Nel 2021, abbiamo avviato delle collaborazioni con alcuni dei più grandi studios del mondo, tra cui Sony Pictures Television, amc, Lionsgate, bbc Studios, Will Packer Productions e Jada Pinkett-Smith e i Westbrook Studios di Will Smith. DalLa serie drammatica Queen Nzinga, che si svolge nel XVII secolo, fino al thriller futuristico Nigeria 2099 e passando per Reclaim, una miniserie ambientata nell’epoca contemporanea che parla di furti di opere d’arte, la portata di questi progetti non ha precedenti per una compagnia cinematografica indipendente africana.

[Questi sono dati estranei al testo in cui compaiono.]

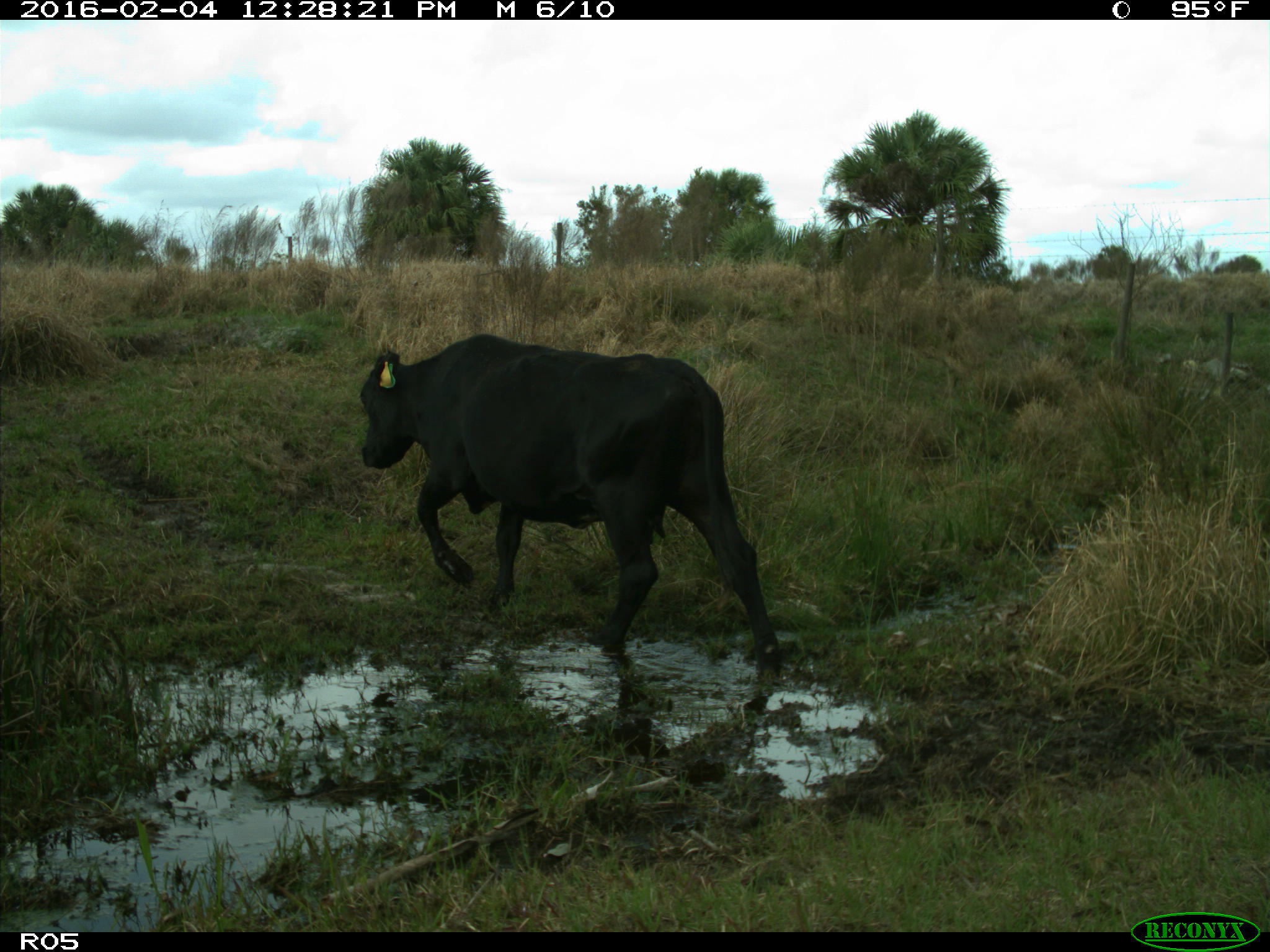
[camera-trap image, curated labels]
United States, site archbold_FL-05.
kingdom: Animalia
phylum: Chordata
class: Mammalia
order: Artiodactyla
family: Bovidae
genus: Bos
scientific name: Bos taurus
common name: domestic cow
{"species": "Bos taurus (domestic cow)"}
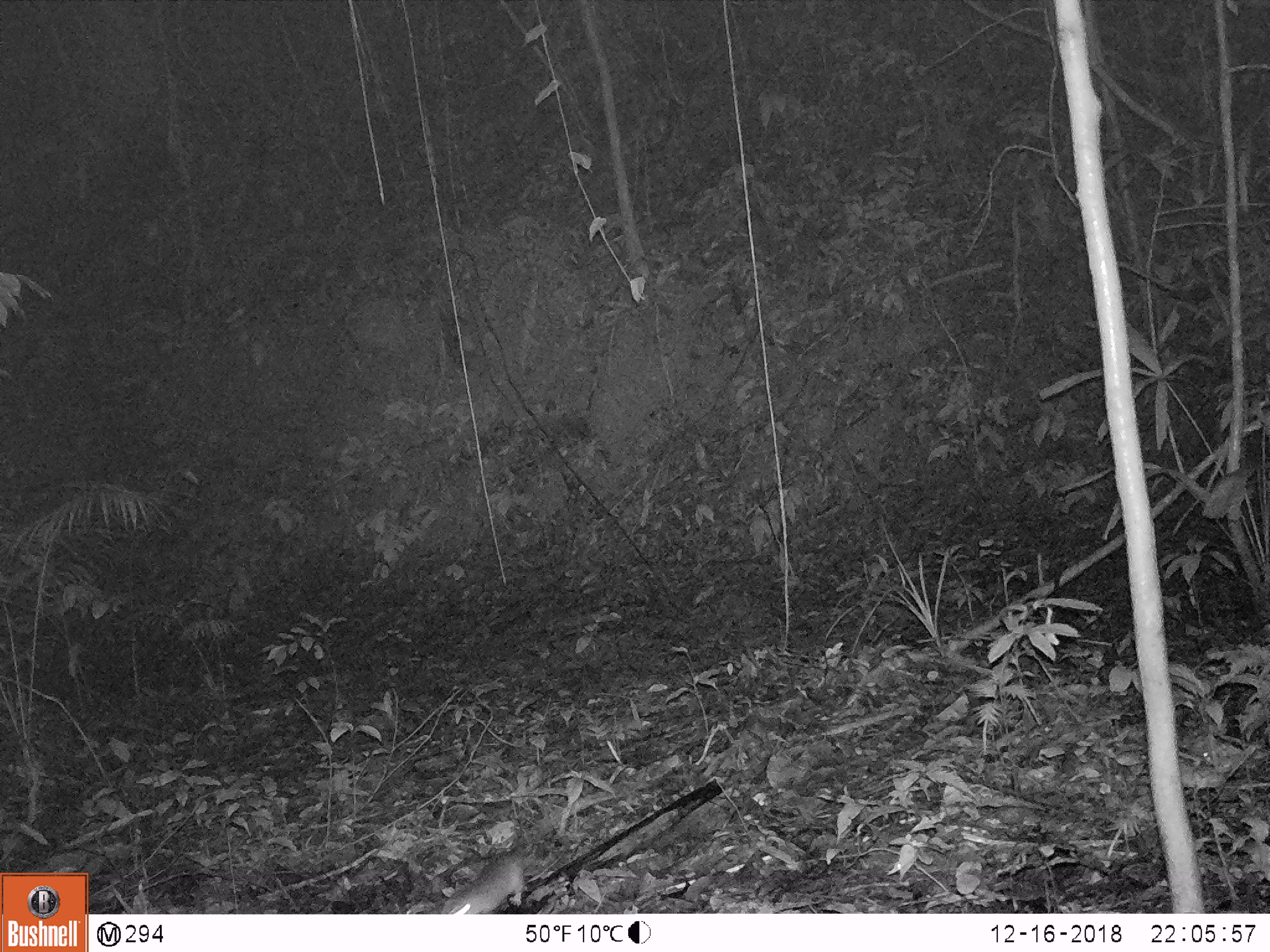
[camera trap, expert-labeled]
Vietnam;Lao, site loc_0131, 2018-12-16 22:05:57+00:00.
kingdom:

Il panorama è cambiato. Prendiamo, per esempio, la storia delle guerriere del Dahomey, una banda di mille donne che facevano da guardie del corpo del re del Dahomey, nell’Africa occidentale del XVIII secolo. Ho iniziato a cercare di vendere questa storia nel 2014, perché sentivo che il mondo aveva bisogno di vederla sul grande schermo, ma non trovavo interlocutori interessati. Poi, nel 2018, Black Panther ha avuto un successo travolgente in tutto il mondo e ha fatto conoscere le Dora Milaje, delle donne che compongono un formidabile esercito femminile ispirato alle vere guerriere del Dahomey. E nel settembre 2022 The Woman King con Viola Davis ha esplorato un altro aspetto di questa storia straordinaria. Così, grazie alla collaborazione tra Sony Pictures Television e EbonyLife Studios, verrà presto alla luce anche The Dahomey Warriors, la nostra serie tv su queste donne leggendarie.

Questo cambiamento non si limita al cinema e alla televisione. Proprio come il K-pop, anche l’afrobeat nigeriano attraversa i confini. Grazie al brave new world dello streaming musicale, famosi artisti nigeriani come Wizkid, Davido e Burna Boy fanno il tutto esaurito su palchi importanti come la O2 Arena e la Royal Albert Hall di Londra o il Madison Square Garden di New York, proprio come fanno alla Landmark Beach di Lagos. La marea sta salendo e non c’è modo di fermarla: lo storytelling, su pellicola o in forma di canzone, è cambiato per sempre. Ma nonostante tutti i progressi che stiamo facendo, il tokenism è ancora una realtà: alcuni studios vogliono solo “spuntare la voce diversità” per dimostrare che stanno facendo uno sforzo per essere inclusivi. Per fortuna, altri si rendono invece conto di quanto sia importante soddisfare una crescente fame globale di storie ancora non raccontate, che parlino di persone meritevoli di essere conosciute e che abbiano, almeno in potenza, quella stessa capacità di infrangere i paradigmi che ha avuto Black Panther

Oggi, quando penso alle bambine nere che crescono lontano da casa e in ambienti che minacciano di soffocare la loro autostima, spero che questa ondata di cambiamento nutra il loro spirito e alimenti i loro sogni più di quanto io stessa abbia mai osato sperare. Voglio che queste ragazze si riflettano nelle storie che raccontiamo – per ciò che concerne le scelte da fare, le battaglie da combattere e, in sostanza, i sogni da realizzare. Io continuerò a bussare alle porte e ad abbattere le barriere finché non riusciremo a creare questa nuova realtà. Ed è il minimo che ogni ragazzina possa meritarsi.